RTOG 91-06, 92-04, and 94-10 trials were analyzed to determine if overall treatment period can affect survival in patients with locally advanced NSCLC treated with concurrent chemoradiotherapy, severe acute esophagitis was associated with long treatment period, patients finished concurrent chemoradiotherapy treatment on time showed better median overall survival (19.5 months vs. 14.8 months). 19

Unfortunately, in our study there was an interruption during the concurrent chemoradiotherapy treatment period in 15 patients, the mean delay time was 3.21 (0-15) days, this delay was due to various causes like anemia, esophagitis, chest infection and irregularity of the patients.

RTOG 9410 study demonstrated marked improvement in survival and response rate with the concurrent chemoradiotherapy arms. Median survival time (MST) was 17 months and 15.6 months in arm 2 and 3 respectively which used concurrent chemoradiotherapy treatment, versus 14.6 in the sequential arm.5 The previous findings were also assessed in phase I-II trial of concurrent chemoradiotherapy treatment with weekly paclitaxel and carboplatin in locally advanced non-small-cell lung cancer, the phase II part of the study revealed RR of 93.8%; PFS of 11.7 months, and OS of 24 months.20

In our study, the response rate was evaluated using RECIST criteria, partial response was seen in (56.25%) patients, while the progressive and stationary disease was seen in (31.25%) and (12.5%) patients respectively, which is not far from the reported results by RTOG 9410.

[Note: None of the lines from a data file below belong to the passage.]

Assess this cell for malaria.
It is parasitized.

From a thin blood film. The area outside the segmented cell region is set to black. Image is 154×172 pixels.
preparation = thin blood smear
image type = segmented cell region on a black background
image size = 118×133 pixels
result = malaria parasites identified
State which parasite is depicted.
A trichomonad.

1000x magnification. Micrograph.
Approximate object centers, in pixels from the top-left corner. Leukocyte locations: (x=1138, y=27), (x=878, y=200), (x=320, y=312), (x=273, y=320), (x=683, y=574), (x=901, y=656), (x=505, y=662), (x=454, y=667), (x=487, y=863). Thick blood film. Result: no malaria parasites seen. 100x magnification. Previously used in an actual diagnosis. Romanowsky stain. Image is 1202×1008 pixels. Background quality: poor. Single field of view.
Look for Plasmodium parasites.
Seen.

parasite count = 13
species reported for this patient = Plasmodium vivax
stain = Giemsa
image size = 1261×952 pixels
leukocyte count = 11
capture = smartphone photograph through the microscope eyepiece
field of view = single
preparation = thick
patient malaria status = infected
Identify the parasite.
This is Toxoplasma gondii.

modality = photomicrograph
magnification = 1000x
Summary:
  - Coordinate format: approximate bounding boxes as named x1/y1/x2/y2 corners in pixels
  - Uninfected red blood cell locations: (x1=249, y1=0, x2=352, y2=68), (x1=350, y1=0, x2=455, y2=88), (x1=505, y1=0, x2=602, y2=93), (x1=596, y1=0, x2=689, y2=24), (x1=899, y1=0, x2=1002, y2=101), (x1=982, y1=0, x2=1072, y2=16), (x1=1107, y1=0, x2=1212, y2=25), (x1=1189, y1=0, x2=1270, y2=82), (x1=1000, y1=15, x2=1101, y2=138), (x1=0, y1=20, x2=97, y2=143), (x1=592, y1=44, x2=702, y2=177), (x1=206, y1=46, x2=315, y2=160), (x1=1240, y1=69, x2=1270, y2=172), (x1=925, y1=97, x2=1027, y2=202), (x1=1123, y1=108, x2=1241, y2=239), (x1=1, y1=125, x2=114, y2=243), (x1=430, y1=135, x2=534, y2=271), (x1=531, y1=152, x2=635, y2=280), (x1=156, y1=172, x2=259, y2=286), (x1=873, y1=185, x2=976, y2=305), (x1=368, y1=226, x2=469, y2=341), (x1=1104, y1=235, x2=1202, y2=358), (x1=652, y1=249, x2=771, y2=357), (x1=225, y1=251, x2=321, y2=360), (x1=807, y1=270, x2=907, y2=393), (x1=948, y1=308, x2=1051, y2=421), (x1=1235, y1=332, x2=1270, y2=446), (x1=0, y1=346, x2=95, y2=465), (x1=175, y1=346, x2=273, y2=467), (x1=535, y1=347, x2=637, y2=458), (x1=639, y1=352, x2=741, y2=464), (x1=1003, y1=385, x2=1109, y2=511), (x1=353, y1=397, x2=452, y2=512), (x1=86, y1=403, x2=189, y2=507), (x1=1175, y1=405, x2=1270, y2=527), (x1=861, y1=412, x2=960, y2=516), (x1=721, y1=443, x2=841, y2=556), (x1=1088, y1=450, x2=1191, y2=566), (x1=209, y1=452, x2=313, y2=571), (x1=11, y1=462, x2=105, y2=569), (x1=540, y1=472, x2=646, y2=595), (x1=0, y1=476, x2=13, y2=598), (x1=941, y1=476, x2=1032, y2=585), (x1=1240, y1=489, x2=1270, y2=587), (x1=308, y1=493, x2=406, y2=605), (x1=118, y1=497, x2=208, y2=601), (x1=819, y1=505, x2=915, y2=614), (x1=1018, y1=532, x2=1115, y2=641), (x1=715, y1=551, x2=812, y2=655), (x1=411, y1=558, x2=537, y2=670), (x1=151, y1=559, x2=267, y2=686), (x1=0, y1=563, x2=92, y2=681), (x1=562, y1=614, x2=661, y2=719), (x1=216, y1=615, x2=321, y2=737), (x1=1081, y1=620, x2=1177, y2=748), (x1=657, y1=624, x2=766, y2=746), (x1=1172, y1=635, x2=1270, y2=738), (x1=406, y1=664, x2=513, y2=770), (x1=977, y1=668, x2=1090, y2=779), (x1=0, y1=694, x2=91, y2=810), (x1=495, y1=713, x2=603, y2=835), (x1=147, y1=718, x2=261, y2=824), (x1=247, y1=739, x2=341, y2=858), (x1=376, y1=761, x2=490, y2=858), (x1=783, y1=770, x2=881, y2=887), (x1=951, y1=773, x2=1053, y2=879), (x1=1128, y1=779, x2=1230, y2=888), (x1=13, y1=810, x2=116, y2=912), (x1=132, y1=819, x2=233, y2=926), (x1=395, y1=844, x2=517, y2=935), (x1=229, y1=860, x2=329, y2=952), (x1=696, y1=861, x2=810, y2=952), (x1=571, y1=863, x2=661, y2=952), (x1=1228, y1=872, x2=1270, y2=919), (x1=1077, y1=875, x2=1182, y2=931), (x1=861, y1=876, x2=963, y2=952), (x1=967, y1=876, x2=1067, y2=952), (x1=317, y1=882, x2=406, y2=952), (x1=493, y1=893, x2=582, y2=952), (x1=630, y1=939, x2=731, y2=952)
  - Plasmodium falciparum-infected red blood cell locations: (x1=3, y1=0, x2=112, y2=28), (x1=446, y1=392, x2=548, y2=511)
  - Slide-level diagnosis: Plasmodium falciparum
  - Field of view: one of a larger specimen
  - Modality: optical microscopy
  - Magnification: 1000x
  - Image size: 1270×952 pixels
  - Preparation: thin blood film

In our study, median progression-free survival was 6.5 months, and the median overall survival was 10.2 months. Poor survival outcome in our study may be explained by the relatively large number of cases presented in T4 and stage IIIB disease due to the late diagnosis, lower number of patients 6 (18.75%) that staged using PET-CT scan before the start of treatment, although now PET scan is standard in staging workup of lung cancer because it has a major role in providing information about metabolic activity of the tumor, mediastinal involvement and detecting occult metastases.21

Other factors affected survival outcome in our study were prolonged treatment time due to interruption of the course of treatment in some patients, the bad nutritional status, lower socioeconomic level of included patients, and unavailability of recent drugs as immunotherapy that could be used as a consolidation after concurrent chemoradiotherapy treatment.

 

Conclusion

Concurrent chemoradiotherapy using IMRT technique is a well-tolerated regimen in selected inoperable Stage III NSCLC patients with a good response rate and fair survival.  However further larger studies are required to look for more active systemic regimens and advanced radiation techniques for this category of patients.